開成高等学校2025年数学第2問
下の図で、四角形ONAK、四角形OKBL、四角形OLCM、四角形OMDNは合同な正方形である。また、△ONP、△OKQ、△OLR、△OMSは合同な正三角形である。
このとき、以下の問いに答えよ。
(1)(ⅰ)省略(ⅱ)省略
(2)正方形ABCDの面積は、正方形PQRSの面積の何倍か。
(3)省略

(1)は(2)を解くための誘導で、小学生でも解ける問題でしたが、この誘導に従うと却って面倒なことになるのでカットしています(仮に、出題者の誘導に乗ると、いわゆる30度問題の処理をすることになります(大阪女学院中学校2009年後期算数第2問の図の上の部分をカットした図形になります。解説のページの6cmを〇cmなどとすれば、同様にして答えが求められます))。
(3)はルートが絡むので省略しています。
正方形PQRSの面積は直角二等辺三角形OSPの面積の4倍ですね(三角形OSPが直角二等辺三角形であることは、対称性により明らかでしょう)。

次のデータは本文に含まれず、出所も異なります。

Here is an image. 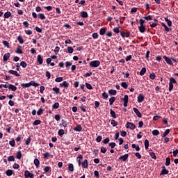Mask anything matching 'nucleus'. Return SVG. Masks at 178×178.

ところで、直角二等辺三角形OSPは直角二等辺三角形OMNを、点Oを中心に反時計回りに60度回転したもので合同(2辺とその間の角がそれぞれ等しいから合同としてもよいでしょう)だから、面積が等しくなります。
結局、正方形PQRSの面積は、直角二等辺三角形OMN4個分の面積、つまり、正方形KLMNの面積と等しくなるから、正方形ABCDの面積は、正方形PQRSの面積の2倍となります。
回転+拡大・縮小が合同を生み出すことは常に意識しておくべきでしょうね。